REQUIREMENT =>
Reproduce the entire forum thread excerpt about fine-tuning a detection model, word for word.

SUPPLIED PASSAGE =>
•••••

Regarding the multi-channel image, I looked more carefully and the moment it was stuck at "splitting color channels" there was actually an error message I had missed: :file not in a supported format, a reader plugin is not available, or it was not found. Then it references one of the temp h5 files (unet-######) Not sure why since I had previously ran it with the same set of images to finetune a different model and it passed the initial step without this error. Unfortunately I can't retrieve this temp file now but if it's important I can try to replicate and copy it before it gets auto-deleted.

Based on your last reply I made a new set of images with less texture data (only intensity, "find edges", and DoG and attempted to fine tune a model that already had 0.6 performance on the RGB images. After 9000 iterations (sorry for referring to them as epochs earlier) of noisy learning it stopped with a Hungarian algorithm error about all matrix elements have to be non-negative (see attached) This is the error I typically get if I set the learning rate below 1E-4 but in this case did so despite being 1E-4. I suppose this fits well to what you had described about lacking momentum to stabilize the gradient - I guess the additional channels of texture info I tried to provide did more harm than good.

learningwithtexture

Aside from more training images, is there anything else i can do to try to improve performance above the current plateau of 0.6?

ThorstenFalk commented 5 years ago

I would not dare to say 0.9 even by a trained expert, but I agree, it should be better than 0.6.

Can you please color the markers in the shown result differently for the different classes to distinguish detection and classification errors? According to IoU every other iteration no blue marker is correctly identified. Since detection F1 does not drop to 0 for these iterations, it must be a localization problem. How precise are the annotations with respect to location? Can you provide an example image with train labels?

The current implementation of the detection pipeline assumes very precise marker locations, I will have to expose another parameter to the user that let's him also enter the localization uncertainty, currently it is hard-coded to 3 pixels, which is very strict and would explain most of the observed problems.

•••••

DATA SHOWN =>
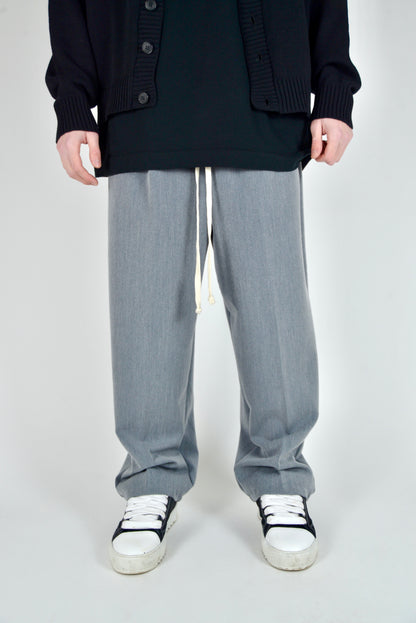 Pantalaccio Elegante Oversize Fit Grigio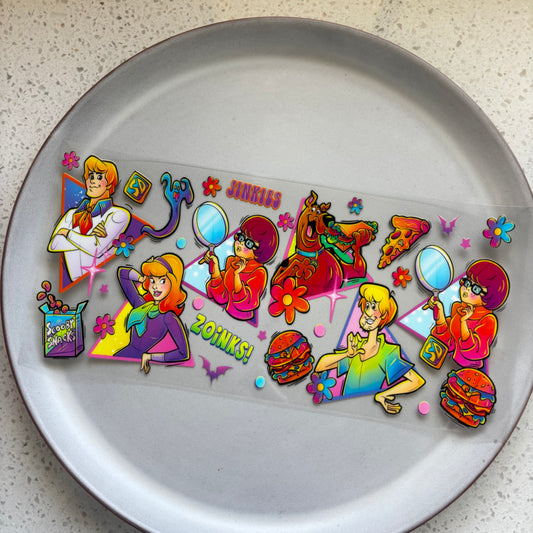 Scooby Doo UV DTF WRAP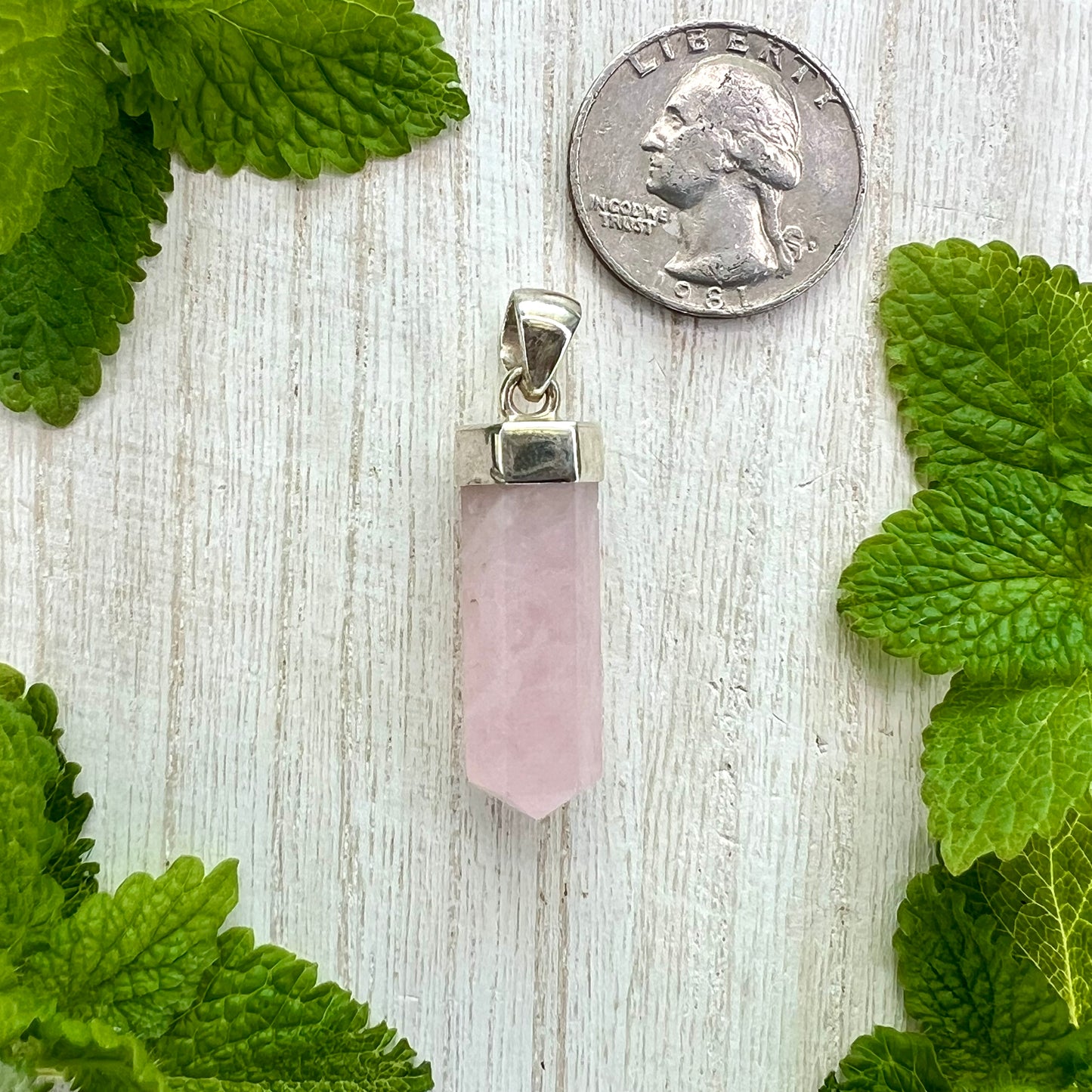 Rose Quartz // Point // Pendant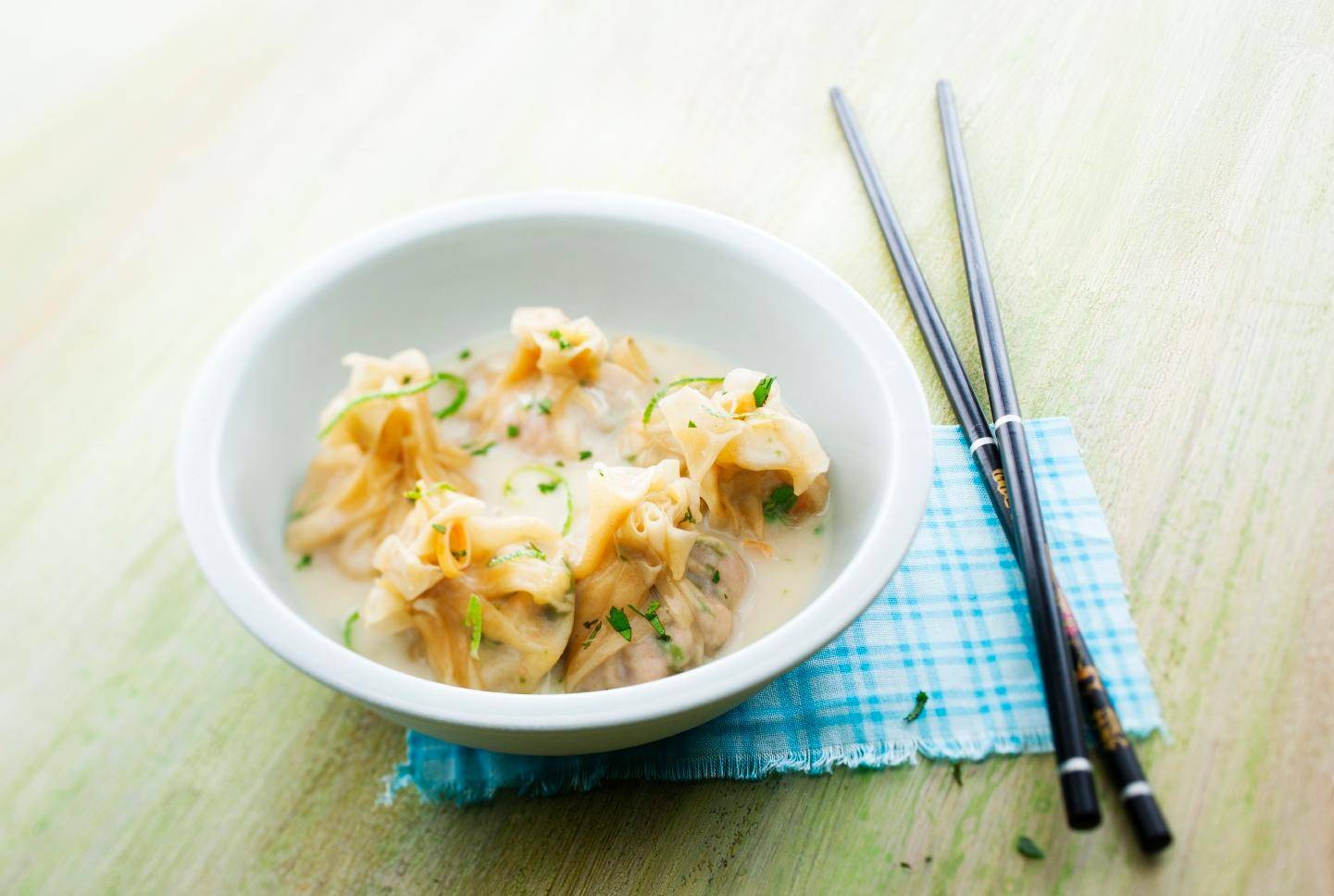 Wonton crevettes-gingembre - Recepten Cookeo | Moulinex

•••••

WRITTEN ANSWER =>
Regarding the multi-channel image, I looked more carefully and the moment it was stuck at "splitting color channels" there was actually an error message I had missed: :file not in a supported format, a reader plugin is not available, or it was not found. Then it references one of the temp h5 files (unet-######) Not sure why since I had previously ran it with the same set of images to finetune a different model and it passed the initial step without this error. Unfortunately I can't retrieve this temp file now but if it's important I can try to replicate and copy it before it gets auto-deleted.

Based on your last reply I made a new set of images with less texture data (only intensity, "find edges", and DoG and attempted to fine tune a model that already had 0.6 performance on the RGB images. After 9000 iterations (sorry for referring to them as epochs earlier) of noisy learning it stopped with a Hungarian algorithm error about all matrix elements have to be non-negative (see attached) This is the error I typically get if I set the learning rate below 1E-4 but in this case did so despite being 1E-4. I suppose this fits well to what you had described about lacking momentum to stabilize the gradient - I guess the additional channels of texture info I tried to provide did more harm than good.

learningwithtexture

Aside from more training images, is there anything else i can do to try to improve performance above the current plateau of 0.6?

ThorstenFalk commented 5 years ago

I would not dare to say 0.9 even by a trained expert, but I agree, it should be better than 0.6.

Can you please color the markers in the shown result differently for the different classes to distinguish detection and classification errors? According to IoU every other iteration no blue marker is correctly identified. Since detection F1 does not drop to 0 for these iterations, it must be a localization problem. How precise are the annotations with respect to location? Can you provide an example image with train labels?

The current implementation of the detection pipeline assumes very precise marker locations, I will have to expose another parameter to the user that let's him also enter the localization uncertainty, currently it is hard-coded to 3 pixels, which is very strict and would explain most of the observed problems.